• **À faire**:
1. D'après l'article sur la visite de la cheffe de la MONUSCO à Kananga, à quelle date la mission onusienne doit-elle se retirer du Kasaï ?
2. Recopiez tels quels les enregistrements, de la ligne qui contient « Segment every instance » jusqu'à la fin des enregistrements, ces deux bornes comprises.

• **Texte retenu**:
En visite mercredi 24 mars à Kananga, la cheffe de la MONUSCO assure que les Nations unies vont continuer à accompagner le Kasaï face aux défis qui se présentent dans cette région d’où la mission onusienne va se retirer le 30 juin prochain. Bintou Keita explique notamment que certaines composantes de la Mission de l'ONU, comme les Droits de l’homme, vont rester pour appuyer les institutions congolaises dans la lutte contre l’impunité. Cette région du Kasaï a connu des terribles violences en 2016 et 2017 à la suite d’une insurrection réprimée par les forces de l’ordre. De nombreuses violations des droits y ont été commises. Plusieurs centaines de personnes ont été tuées. «Il y a une attente particulière par rapport à la justice transitionnelle», note Bintou Keita. Interview.
Radio Okapi : Vous êtes au terme de votre visite de 24 heures à Kananga. La MONUSCO est en plein processus de retrait du Kasaï. Quel est l’état des lieux de ce processus ?

• **Liste des enregistrements**:
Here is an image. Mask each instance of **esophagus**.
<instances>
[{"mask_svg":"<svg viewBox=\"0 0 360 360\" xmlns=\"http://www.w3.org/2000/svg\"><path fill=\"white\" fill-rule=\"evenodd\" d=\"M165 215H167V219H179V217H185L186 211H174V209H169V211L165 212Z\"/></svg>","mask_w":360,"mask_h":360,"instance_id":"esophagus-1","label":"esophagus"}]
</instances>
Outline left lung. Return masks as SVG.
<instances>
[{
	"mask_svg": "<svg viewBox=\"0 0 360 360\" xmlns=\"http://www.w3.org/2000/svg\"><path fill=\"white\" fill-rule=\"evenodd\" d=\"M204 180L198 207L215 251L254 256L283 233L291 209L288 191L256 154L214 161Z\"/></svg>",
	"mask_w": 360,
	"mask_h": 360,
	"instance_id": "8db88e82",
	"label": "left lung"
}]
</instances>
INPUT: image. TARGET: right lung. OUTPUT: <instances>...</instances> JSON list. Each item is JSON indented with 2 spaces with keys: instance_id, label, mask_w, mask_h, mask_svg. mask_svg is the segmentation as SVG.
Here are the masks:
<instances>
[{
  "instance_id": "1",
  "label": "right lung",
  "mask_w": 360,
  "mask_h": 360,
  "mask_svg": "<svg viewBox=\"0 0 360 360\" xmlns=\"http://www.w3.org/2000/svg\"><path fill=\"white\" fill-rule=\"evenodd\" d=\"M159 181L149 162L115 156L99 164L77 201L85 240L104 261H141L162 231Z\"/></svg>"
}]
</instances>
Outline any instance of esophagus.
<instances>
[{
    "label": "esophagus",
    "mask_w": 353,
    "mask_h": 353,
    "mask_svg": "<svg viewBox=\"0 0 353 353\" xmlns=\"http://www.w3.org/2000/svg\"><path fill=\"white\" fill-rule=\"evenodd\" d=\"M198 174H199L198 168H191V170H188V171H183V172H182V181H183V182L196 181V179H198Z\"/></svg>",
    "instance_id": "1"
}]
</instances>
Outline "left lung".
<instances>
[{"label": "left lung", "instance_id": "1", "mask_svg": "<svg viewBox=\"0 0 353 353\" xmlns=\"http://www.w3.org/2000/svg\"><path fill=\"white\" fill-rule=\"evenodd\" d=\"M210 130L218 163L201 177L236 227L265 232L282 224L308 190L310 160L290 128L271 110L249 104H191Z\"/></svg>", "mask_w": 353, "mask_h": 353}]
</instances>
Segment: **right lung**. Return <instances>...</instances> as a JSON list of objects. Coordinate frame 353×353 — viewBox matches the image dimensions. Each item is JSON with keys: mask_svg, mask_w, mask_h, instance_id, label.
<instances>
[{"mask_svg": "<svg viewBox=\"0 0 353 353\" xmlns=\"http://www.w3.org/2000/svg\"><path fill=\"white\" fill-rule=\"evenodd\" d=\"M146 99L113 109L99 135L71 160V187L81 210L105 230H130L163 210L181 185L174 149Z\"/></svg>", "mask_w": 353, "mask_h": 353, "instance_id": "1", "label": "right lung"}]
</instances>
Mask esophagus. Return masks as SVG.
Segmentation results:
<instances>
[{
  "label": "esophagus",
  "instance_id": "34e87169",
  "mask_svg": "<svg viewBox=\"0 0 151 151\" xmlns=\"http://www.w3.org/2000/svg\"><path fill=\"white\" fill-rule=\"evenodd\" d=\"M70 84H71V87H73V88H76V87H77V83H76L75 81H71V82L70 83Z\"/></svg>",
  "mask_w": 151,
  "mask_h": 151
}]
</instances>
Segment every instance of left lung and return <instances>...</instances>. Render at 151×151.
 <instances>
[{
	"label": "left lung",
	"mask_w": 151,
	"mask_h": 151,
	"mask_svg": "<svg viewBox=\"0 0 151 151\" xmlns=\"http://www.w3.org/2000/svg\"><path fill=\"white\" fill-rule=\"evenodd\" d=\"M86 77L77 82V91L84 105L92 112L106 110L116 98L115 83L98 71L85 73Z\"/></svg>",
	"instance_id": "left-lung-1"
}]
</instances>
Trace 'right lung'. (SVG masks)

• **Solutions proposées**:
1. Le 30 juin prochain.

2.
Segment every instance of left lung and return <instances>...</instances>. Render at 151×151.
 <instances>
[{
	"label": "left lung",
	"mask_w": 151,
	"mask_h": 151,
	"mask_svg": "<svg viewBox=\"0 0 151 151\" xmlns=\"http://www.w3.org/2000/svg\"><path fill=\"white\" fill-rule=\"evenodd\" d=\"M86 77L77 82V91L84 105L92 112L106 110L116 98L115 83L98 71L85 73Z\"/></svg>",
	"instance_id": "left-lung-1"
}]
</instances>
Trace 'right lung'. (SVG masks)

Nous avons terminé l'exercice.